Reproduce the rows verbatim, beginning with the line containing "Among the objects" and ending with the line containing "Answer: the muddy", both included.

***** Exercise material *****

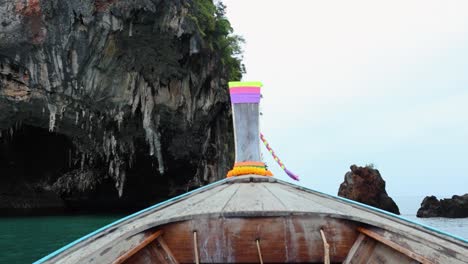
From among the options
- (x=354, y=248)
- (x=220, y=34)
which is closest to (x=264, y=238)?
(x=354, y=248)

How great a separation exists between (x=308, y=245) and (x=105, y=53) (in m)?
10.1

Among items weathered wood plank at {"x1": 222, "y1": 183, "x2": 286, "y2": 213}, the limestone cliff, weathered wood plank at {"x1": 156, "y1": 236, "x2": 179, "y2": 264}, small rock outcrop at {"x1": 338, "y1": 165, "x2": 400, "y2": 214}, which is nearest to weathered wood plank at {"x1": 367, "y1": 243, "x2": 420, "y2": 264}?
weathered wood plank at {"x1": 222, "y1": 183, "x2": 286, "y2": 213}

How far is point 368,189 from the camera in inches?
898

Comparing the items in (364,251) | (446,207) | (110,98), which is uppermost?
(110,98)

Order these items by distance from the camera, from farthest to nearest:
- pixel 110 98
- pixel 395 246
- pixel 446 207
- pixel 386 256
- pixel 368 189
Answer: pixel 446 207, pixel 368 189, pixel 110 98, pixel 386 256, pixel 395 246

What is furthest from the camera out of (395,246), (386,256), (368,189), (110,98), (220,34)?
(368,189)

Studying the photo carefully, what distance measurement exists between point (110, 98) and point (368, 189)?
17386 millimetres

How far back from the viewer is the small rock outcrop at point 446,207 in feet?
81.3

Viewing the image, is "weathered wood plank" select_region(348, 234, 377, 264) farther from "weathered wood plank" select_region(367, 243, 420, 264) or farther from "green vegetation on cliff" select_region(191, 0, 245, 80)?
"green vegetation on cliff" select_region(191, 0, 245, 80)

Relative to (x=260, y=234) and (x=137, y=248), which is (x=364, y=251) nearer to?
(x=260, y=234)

*****
***** Exercise material *****

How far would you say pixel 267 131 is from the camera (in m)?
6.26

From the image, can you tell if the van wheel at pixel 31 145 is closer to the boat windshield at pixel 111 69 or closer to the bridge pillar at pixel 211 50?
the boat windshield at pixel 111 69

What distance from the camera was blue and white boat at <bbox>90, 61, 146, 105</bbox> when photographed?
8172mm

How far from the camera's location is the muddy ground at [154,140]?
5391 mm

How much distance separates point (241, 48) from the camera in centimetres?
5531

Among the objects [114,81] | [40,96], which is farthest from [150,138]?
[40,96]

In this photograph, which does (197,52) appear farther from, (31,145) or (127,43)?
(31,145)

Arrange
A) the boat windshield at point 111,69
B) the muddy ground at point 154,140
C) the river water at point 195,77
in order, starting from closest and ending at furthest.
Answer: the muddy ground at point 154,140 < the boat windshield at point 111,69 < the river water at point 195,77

*****

Solution for this problem>
Among the objects [114,81] | [40,96], which is farthest from [150,138]?
[40,96]

In this photograph, which does (197,52) appear farther from, (31,145) or (127,43)?
(31,145)

Arrange
A) the boat windshield at point 111,69
B) the muddy ground at point 154,140
C) the river water at point 195,77
in order, starting from closest and ending at furthest.
Answer: the muddy ground at point 154,140 < the boat windshield at point 111,69 < the river water at point 195,77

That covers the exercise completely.